İyi bir asker demek artık yalnız bir piyade demek değildi. Dronelar, sensörler, yapay zekâ ve diğer insaninsansız takımlarla gerçek zamanlı veri paylaşan bir "Bağlantılı ağ savaşçısı"ydı. ABD'nin F-47 olarak anılan 6. Nesil platformu, tek başına uçmuyordu. Yanında 5-10 adet "sadık kanat" (loyal wingman) insansız uçakla birlikte bir "ağlı filo" oluşturuyordu. Bu insansız uçaklar hem keşif, hem elektronik harp, hem de silah platformu olarak görev yapabiliyor. İnsan pilot sadece karar verici; asıl savaş yükünü yapay zekâ ve otonom sistemler üstleniyordu.

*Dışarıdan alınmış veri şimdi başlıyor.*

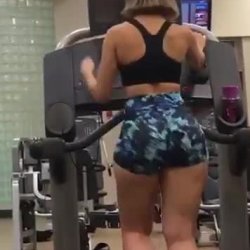 Hot Woman Moving Her Jiggly Ass On Treadmill- Candid
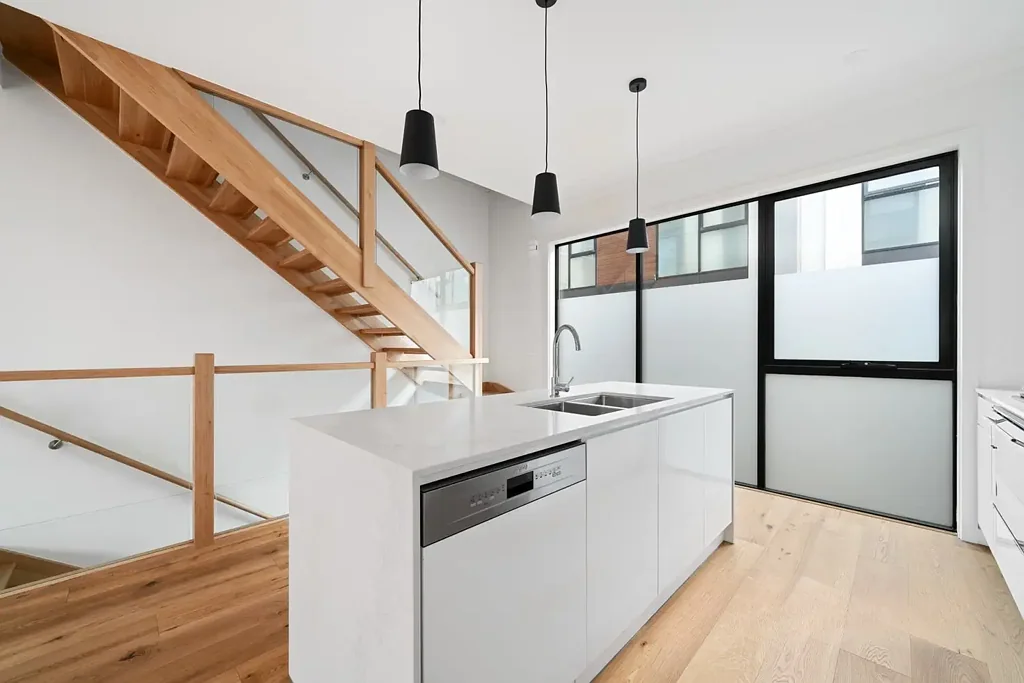 Stunning, brand new, CBD fringe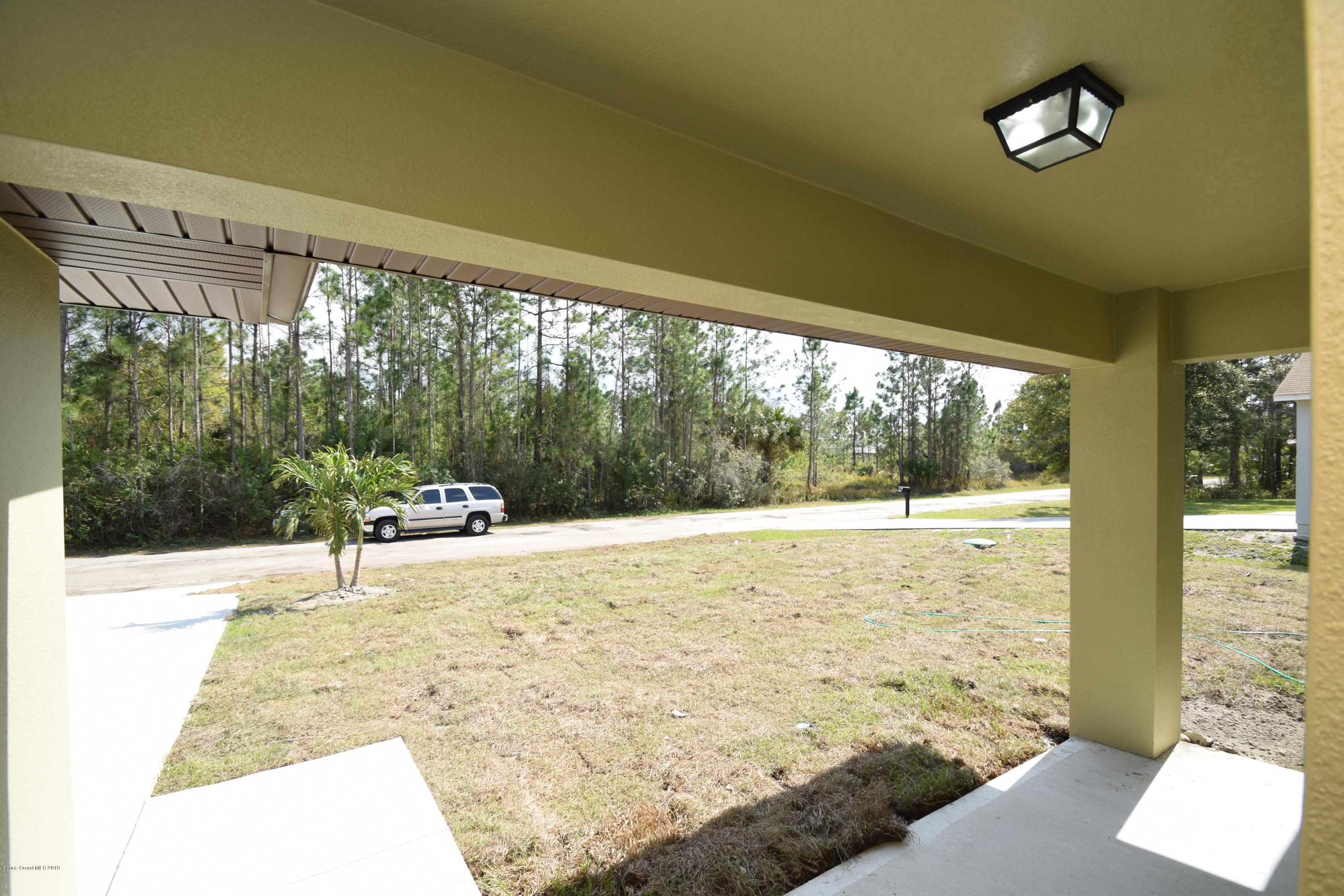 681 SE Tobias Street SE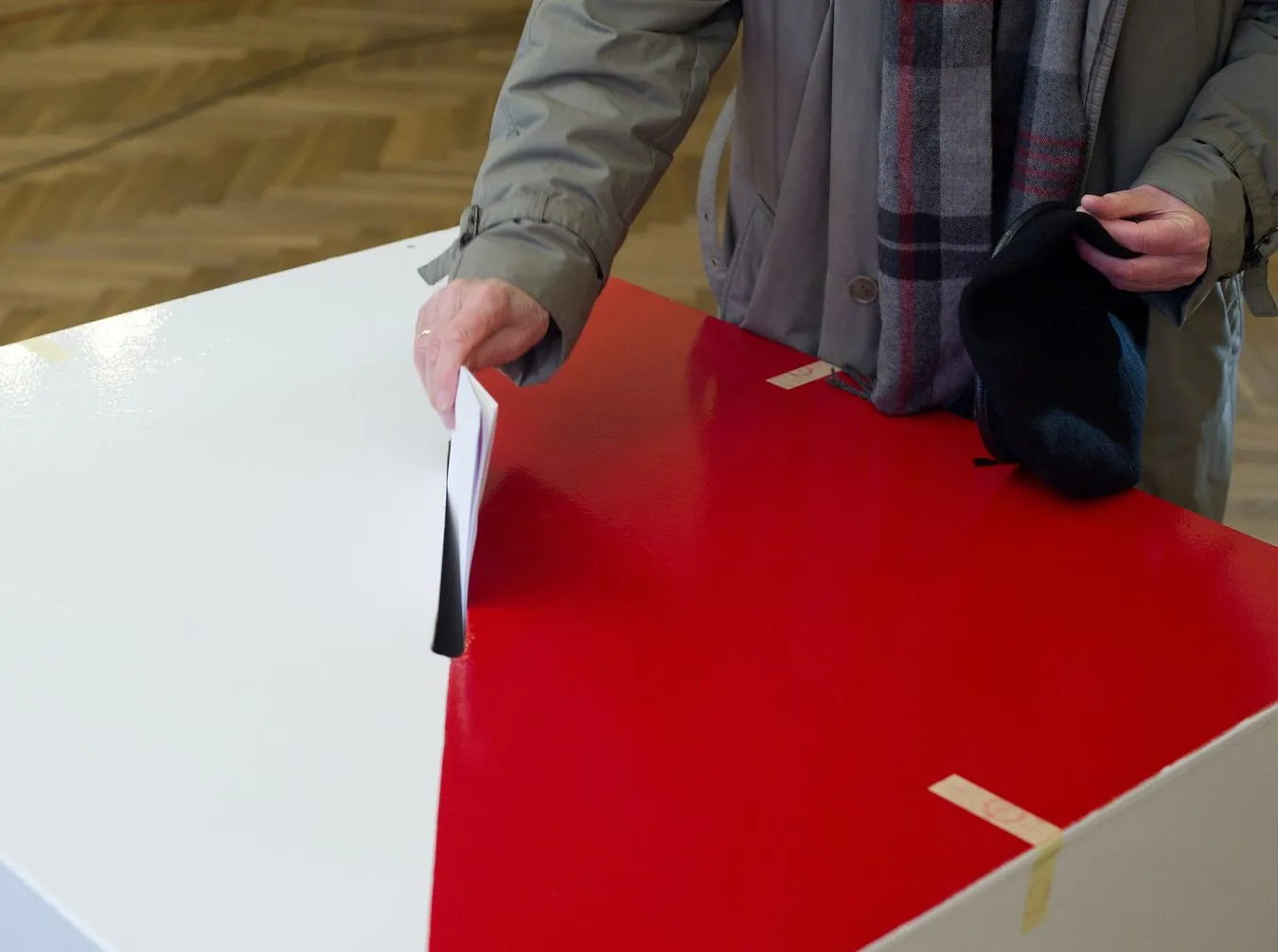 Odpływ wyborów PO. Minimalne różnice w sondażu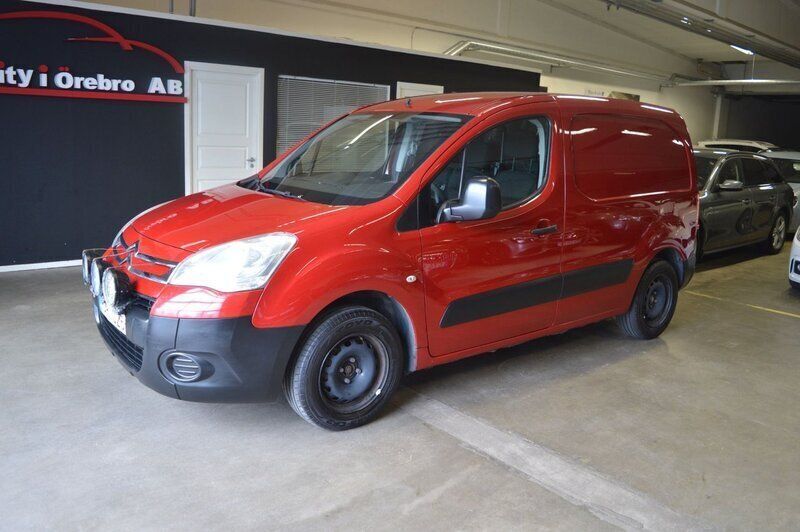 Röd Begagnad 2012 Citroën Berlingo Minibuss | 49 999 kr (Marknadspris) - Bild 1/4
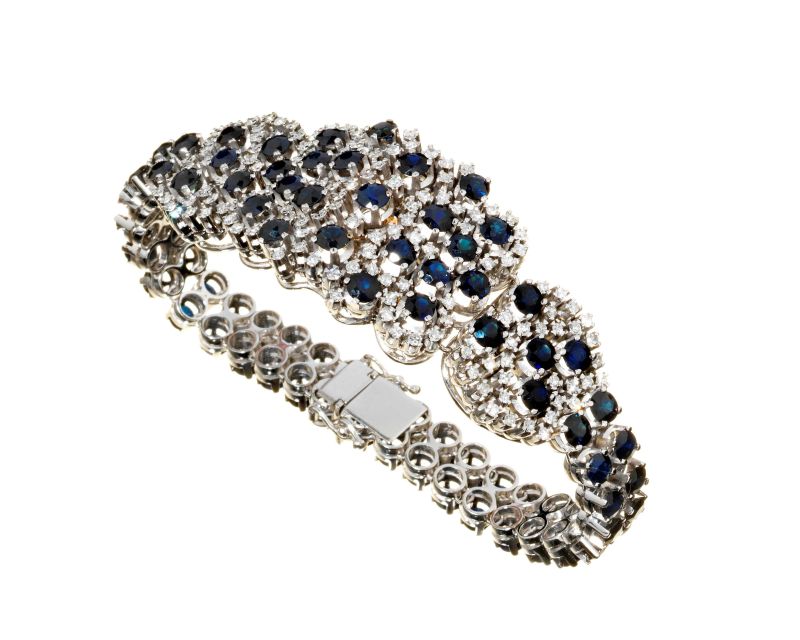 BRACCIALE IN ORO BIANCO ZAFFIRI E DIAMANTI  - Auction TIMED AUCTION I JEWELS, WATCHES, PENS AND SILVER - Pandolfini Casa d'Aste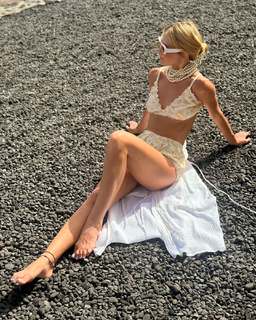 Ekaterina Kuznetsova feet photo thumbnail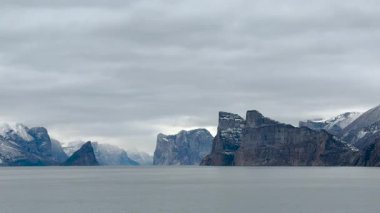 Eriyen buzulları olan yüksek dağlar, Kuzey Kutbu 'ndaki iklim değişikliğinin etkisini gösteriyor. Bu çarpıcı bakış açısı küresel ısınmayı ve harekete geçmenin aciliyetini vurguluyor.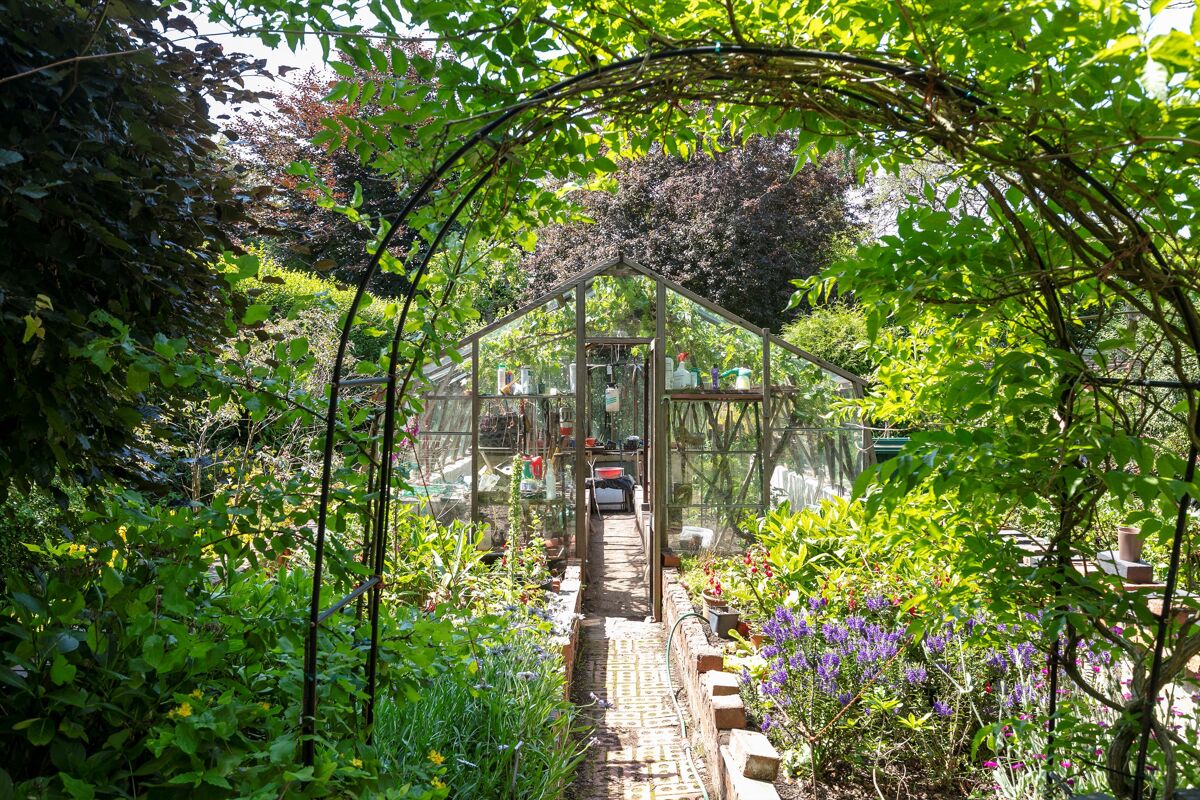 house for sale in Gibbet Hill Road, Coventry, West Midlands, CV4 STR012086298 Knight Frank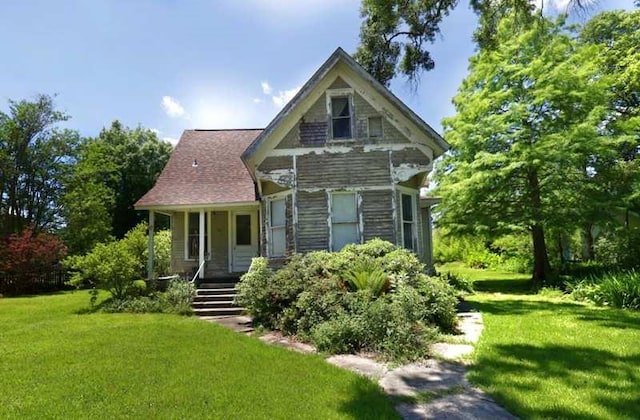 410 S Cherry St, Hammond, LA 70401 - victorian-style house featuring a front yard and a porch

Siber savaşlarda gelinen noktayı da örneklendiriyordu. Mesela Rusya'nın 2022'den beri yürüttüğü bot operasyonları çarpıcı rakamlar sunuyordu Telegram'da 3.006'tan fazla bot hesabı tespit ediliyor, sadece Ukrayna'da işgalin ilk yılında 316 bin yapay yorum üretiliyordu. Ukrayna, Rusya ve Moldova'da toplam 3 milyondan fazla yapay yorum bırakılıp, algı savaşı yürütülüyordu. Moldova örneğinde yapay zekâ yorumlarının yüzde 95'i birbirine benzemiyordu. Yapay zeka ile üretilmiş toplumları yönlendirme yorumları çığ gibi insan zihinlerine ateşleniyordu.
Tek bir bot aynı anda onlarca farklı kanalda, farklı kişiliklerle yazabiliyor, hatta gündüz-gece ritmini taklit edebiliyordu. İz sürüldüğünde hesaplar anında siliniyor veya kişilik değiştiriliyordu. Benzer taktikleri X (Twitter) platformunda da görüyoruz. Dimitri, Maria, Ivan gibi Rusçaİngilizce karışık "reel gibi görünen" isimlerle açılan binlerce hesap, aynı mesajı farklı üslupla yayıyordu. Artık ağları yönetenin kazanacağı, algı ordularına sahip olanların yeneceği bambaşka bir dünya geliyordu. Güç artık üç başlı, asimetrik ve ağ-merkezli bir ejderha sistemi kuranın olacaktı. Sadece X ile birçok ülkede rejimleri sona erdirme testleri yapılmış ve büyük ölçüde başarı elde edilmişti.
2024'te Solomon Adaları'nda Çinli firmalar 5G altyapısını kurduktan sadece 9 ay sonra, ada ülkesinde Çin yanlısı hesapların sayısı yüzde 380 artıyor, yerel seçimlerde Çin destekli adaylar beklenmedik zaferler kazanıyordu. 5G bile artık GÜÇ devşirme ve hakimiyet silahıydı. Hangi ülkenin bilişsel altyapısına bağımlıysanız artık istihbari operasyon yemekten kaçamayacak hale gelmişsiniz demekti. Netenyahu'nun "En büyük savaşı sosyal ağlarda veriyoruz. X ve Tiktok'u mutlaka ele geçirmeliyiz" açıklaması boşuna değildi.
2025'te Hindistan'da yapılan yerel seçimlerde yabancı menşeli bot ağları, Çin karşıtı duyguları körükleyerek Hindistan'ı ABD eksenine daha çok itiyordu. Yapay zeka ve teknoloji artık ülkeleri yöneteceklerin seçiminde bile egemenlik kurma dönemine giriyordu. Türkiye'nin konuşması gerekenler bunlar. Uzay birimi ve Siber ordular kuruyoruz. İnsansız savaş sürüleri oluşturuyoruz.
Yerli ve Milli hibrit sistemlerimiz için çırpınıyoruz. Bunları daha yukarı nasıl taşırız noktasında olmamız gerekiyor hepimizin. İçimizdeki ittihatçı eziklerin neden Baykar gibi teknoloji devlerimize saldırdığını şimdi daha iyi anlıyoruz. Bu kullanışlı elemanlara rağmen "Terörsüz Türkiye"yi kurarak enerjimizi uzay-siber-hibrit savaşlarına harcamak ve bu yönde ordular kurmak zorundayız. Bunu yapacak gücümüz ve milyonlarca gencimiz var şükürler olsun.